Tanzania is the biggest (land area) among the East
African countries (i.e. Kenya, Uganda and Tanzania). Tanzania has a spectacular
landscape of mainly three physiographic regions namely the Islands and the
coastal plains to the east; the inland saucer-shaped plateau; and the highlands.
The Great Rift Valley that runs from north east of Africa through central
Tanzania is another landmark that adds to the scenic view of the country.
The country has the largest concentration of wild animals. It also has
pristine sandy beaches and Africa’s highest and snow-capped mountain, Mt.
Kilimanjaro. Tanzania is home to the world famous
National Parks and Game Reserves of:
Ngorongoro Crater, Selous Game Reserve, Gombe Stream, Tarangire, Lake Manyara,
Mikumi, Arusha, Ruaha, Saadani, Udzungwa Mountains, and Mkomazi Game Reserve.
Other Game Reserves include: Amani, Kigosi, Lukwika-Lumesule, Maswa, Monduli
Mountains, Msangesi and Ugala.
Dar es Salaam is the commercial capital and major
sea port for Tanzania Mainland and it serves neighbouring land-locked countries
of Malawi, Zambia, Burundi, Rwanda, and Uganda, as well as Eastern DRC. Other
sea ports include Zanzibar, Tanga, and Mtwara. Because of its
geographical and locational advantage, Dar es Salaam Port presents itself as the
gateway into East and Central Africa. Furthermore, this renders
Tanzania as a logical investment destination for investors.
Year 2005 General Elections:
Since attaining political independence in 1961, Tanzania has held
without fail Presidential and Parliamentary Elections (general elections) after
every 5 year period. Following results from the Presidential and Parliamentary
Elections held on 14th December, 2005, the 4th President
of Tanzania, H.E. Jakaya Mrisho Kikwete was sworn into office on 21st
December, 2005 for a five-year term of office. Since 1985, Tanzania has followed
a two term limit for the Presidency. President Kikwete’s campaign slogan
was “New Vigour, New Zeal, and New Speed: Promoting Better Life for all
Tanzanians”. The majority of Tanzanians have been inspired by this and
have rallied strongly behind the President. The country enjoys political
stability and all former Presidents, Vice Presidents, and Prime Ministers live
in Tanzania and are accorded respect. On 25th June, 2006 President
Jakaya Mrisho Kikwete was elected Chairman of the ruling political party (CCM)

[Collected data]

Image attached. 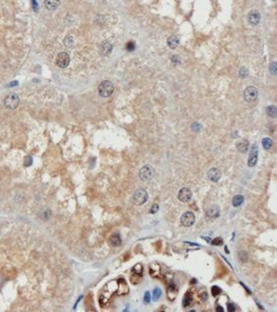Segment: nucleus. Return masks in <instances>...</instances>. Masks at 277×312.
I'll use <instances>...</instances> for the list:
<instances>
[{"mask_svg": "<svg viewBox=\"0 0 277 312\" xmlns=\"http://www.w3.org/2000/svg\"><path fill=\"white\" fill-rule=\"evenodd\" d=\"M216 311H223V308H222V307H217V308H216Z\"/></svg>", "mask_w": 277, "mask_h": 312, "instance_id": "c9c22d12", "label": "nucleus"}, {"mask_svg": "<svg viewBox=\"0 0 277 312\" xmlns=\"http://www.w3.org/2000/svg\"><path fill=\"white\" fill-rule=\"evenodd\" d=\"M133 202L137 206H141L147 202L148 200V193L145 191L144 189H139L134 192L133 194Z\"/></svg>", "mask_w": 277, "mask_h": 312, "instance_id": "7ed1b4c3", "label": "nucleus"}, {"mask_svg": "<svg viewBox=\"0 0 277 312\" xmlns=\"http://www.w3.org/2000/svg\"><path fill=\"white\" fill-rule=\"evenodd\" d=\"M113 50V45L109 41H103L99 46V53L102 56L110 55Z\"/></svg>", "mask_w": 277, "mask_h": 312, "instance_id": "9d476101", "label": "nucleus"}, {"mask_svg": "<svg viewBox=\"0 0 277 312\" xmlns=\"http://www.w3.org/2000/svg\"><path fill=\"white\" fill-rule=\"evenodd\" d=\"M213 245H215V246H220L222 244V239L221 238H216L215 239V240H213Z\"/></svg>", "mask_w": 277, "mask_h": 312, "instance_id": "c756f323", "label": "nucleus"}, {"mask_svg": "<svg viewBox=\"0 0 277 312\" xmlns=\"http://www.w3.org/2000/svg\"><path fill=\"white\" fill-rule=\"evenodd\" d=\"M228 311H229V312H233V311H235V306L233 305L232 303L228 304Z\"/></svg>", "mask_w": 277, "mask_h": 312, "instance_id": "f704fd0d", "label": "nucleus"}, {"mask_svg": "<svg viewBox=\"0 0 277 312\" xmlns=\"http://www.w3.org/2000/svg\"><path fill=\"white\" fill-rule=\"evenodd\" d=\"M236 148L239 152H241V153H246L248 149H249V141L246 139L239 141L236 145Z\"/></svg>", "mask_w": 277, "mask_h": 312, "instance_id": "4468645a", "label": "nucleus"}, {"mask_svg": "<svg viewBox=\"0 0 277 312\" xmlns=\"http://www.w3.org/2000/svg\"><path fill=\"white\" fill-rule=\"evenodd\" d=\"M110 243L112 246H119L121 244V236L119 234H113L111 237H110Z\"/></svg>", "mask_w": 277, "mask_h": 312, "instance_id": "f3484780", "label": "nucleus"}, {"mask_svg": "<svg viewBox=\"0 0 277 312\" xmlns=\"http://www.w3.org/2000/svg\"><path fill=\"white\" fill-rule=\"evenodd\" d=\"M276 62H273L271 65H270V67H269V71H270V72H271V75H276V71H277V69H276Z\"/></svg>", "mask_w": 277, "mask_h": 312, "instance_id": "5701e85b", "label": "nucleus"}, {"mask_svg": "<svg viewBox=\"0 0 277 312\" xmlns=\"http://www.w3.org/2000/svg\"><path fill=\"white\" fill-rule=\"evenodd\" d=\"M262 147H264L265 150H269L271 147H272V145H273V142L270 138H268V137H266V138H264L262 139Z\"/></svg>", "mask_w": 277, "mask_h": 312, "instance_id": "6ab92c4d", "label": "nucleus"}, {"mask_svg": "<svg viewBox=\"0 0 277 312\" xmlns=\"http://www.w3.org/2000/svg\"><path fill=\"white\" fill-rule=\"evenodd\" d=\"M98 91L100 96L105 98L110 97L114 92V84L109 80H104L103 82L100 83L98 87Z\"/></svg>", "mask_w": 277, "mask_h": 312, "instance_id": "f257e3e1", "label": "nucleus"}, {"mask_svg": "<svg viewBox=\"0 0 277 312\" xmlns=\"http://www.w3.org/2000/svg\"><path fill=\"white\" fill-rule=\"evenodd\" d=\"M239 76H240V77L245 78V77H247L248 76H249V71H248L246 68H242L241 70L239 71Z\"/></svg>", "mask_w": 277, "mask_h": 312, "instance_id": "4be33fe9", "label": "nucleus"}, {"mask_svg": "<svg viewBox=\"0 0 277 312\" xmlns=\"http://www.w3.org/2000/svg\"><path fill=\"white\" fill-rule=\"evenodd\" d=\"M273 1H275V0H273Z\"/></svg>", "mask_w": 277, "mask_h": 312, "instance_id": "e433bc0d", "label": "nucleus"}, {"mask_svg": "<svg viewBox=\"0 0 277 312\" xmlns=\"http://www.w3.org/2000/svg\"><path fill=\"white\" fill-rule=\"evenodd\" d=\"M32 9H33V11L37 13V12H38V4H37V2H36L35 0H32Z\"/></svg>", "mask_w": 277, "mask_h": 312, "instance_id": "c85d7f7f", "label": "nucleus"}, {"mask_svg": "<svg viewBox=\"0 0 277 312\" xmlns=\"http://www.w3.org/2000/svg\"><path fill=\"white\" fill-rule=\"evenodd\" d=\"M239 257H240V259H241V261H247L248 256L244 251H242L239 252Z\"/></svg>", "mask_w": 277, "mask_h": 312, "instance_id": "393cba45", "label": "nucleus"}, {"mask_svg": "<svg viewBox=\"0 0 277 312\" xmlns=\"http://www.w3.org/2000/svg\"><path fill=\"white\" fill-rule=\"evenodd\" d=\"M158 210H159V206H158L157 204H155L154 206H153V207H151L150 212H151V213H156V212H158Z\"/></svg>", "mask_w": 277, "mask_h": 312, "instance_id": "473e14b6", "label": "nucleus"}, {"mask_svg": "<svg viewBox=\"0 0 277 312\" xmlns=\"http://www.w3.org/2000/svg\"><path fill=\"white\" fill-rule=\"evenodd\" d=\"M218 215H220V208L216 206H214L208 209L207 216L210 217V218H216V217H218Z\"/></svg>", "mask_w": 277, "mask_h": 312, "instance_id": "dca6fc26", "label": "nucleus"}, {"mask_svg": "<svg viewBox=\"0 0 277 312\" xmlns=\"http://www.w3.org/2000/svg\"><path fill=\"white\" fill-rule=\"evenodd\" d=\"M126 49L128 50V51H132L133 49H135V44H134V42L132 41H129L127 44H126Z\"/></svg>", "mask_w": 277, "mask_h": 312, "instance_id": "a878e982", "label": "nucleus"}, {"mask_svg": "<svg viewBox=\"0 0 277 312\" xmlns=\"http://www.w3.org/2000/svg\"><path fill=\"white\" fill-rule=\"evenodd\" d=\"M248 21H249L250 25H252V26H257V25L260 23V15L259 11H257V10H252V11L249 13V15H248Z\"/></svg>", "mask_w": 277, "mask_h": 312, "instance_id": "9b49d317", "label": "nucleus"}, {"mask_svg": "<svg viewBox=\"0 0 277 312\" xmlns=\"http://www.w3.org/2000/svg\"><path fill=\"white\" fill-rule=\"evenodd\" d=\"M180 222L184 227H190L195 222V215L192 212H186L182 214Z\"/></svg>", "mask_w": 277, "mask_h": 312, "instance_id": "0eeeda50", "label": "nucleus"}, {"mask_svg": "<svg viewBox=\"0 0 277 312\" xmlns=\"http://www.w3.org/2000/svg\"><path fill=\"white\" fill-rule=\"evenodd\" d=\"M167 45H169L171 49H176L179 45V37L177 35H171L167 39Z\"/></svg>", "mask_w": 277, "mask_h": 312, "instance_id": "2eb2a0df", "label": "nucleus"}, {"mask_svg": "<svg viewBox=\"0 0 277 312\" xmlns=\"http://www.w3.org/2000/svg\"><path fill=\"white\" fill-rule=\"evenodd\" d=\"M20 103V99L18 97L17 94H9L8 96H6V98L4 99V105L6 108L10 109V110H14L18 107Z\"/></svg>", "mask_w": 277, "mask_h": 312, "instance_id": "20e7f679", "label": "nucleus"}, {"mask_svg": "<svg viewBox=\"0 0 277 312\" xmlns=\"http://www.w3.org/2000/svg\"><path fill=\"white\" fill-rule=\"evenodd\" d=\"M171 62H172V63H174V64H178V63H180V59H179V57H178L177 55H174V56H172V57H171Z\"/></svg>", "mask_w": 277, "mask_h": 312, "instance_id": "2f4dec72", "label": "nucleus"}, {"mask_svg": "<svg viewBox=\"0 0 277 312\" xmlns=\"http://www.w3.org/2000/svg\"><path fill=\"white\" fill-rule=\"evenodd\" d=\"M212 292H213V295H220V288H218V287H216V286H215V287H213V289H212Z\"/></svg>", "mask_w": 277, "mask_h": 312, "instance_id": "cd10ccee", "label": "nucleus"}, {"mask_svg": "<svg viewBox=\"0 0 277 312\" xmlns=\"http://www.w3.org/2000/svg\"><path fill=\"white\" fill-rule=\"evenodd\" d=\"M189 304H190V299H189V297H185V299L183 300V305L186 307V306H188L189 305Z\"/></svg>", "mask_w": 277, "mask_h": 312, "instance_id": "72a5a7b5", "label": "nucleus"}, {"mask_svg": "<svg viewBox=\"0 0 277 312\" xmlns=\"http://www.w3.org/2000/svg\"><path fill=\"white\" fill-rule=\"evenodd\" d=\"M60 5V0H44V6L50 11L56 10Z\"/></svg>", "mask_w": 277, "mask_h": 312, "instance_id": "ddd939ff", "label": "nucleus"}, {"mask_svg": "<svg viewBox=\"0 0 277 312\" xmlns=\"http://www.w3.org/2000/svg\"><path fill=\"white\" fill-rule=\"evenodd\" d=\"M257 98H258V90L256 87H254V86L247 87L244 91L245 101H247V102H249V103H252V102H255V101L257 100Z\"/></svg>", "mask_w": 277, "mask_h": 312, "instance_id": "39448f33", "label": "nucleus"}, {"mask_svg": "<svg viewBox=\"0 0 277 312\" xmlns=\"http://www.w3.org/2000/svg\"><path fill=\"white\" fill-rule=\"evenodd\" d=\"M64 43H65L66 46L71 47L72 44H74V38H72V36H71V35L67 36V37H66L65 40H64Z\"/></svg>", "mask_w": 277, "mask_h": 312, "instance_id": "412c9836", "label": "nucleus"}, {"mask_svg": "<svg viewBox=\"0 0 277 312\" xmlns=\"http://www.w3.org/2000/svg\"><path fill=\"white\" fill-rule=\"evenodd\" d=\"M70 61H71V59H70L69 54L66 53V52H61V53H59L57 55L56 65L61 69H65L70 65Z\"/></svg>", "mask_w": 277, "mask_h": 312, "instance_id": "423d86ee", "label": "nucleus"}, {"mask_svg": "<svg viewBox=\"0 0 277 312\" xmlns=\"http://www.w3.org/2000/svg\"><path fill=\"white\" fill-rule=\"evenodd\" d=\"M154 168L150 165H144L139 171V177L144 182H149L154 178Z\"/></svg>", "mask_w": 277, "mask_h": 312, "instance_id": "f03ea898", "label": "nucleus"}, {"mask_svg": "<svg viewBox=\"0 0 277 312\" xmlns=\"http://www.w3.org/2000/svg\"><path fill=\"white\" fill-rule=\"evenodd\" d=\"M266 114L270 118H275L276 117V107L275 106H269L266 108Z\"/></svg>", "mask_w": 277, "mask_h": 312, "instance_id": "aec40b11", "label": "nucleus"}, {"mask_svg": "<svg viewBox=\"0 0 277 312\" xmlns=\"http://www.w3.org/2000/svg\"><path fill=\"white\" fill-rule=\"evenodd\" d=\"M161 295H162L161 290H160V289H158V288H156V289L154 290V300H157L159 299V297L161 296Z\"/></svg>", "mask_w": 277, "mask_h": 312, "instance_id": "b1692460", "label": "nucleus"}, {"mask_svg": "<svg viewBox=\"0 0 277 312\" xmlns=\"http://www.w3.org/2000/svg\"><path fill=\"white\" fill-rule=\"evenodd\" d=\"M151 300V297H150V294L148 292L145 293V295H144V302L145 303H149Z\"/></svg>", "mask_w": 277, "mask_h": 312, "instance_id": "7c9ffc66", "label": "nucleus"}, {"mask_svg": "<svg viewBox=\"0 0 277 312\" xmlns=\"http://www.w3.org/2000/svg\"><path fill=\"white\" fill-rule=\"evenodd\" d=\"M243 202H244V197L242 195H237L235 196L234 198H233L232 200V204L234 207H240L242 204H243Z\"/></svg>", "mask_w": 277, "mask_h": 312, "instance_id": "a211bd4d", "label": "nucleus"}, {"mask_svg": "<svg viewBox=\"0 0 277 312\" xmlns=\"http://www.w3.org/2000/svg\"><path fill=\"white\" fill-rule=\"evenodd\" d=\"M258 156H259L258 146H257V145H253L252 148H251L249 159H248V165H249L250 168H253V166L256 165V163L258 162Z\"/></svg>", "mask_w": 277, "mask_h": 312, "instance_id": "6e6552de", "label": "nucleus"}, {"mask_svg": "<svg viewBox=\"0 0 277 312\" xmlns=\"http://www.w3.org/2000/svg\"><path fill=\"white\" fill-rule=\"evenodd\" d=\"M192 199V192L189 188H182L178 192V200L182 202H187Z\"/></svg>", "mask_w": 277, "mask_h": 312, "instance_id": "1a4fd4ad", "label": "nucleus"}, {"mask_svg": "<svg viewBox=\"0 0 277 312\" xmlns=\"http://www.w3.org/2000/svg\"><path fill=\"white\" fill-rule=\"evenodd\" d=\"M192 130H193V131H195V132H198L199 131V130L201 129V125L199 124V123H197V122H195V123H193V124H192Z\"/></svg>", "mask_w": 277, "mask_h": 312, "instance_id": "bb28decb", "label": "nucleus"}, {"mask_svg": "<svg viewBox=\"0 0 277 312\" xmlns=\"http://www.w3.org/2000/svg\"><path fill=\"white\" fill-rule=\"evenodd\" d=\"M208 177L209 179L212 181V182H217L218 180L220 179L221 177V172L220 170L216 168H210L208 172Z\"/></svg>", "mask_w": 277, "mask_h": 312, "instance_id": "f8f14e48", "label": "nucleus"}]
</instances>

Instructions for the task:
Answer these from the Tanzania overview above:
1. Which three countries does it name as the East African countries?
2. Besides Dar es Salaam, which sea ports does it list?
3. On what date was Jakaya Mrisho Kikwete sworn into office?

Response:
1. Kenya, Uganda and Tanzania
2. Zanzibar, Tanga, and Mtwara
3. 21st December, 2005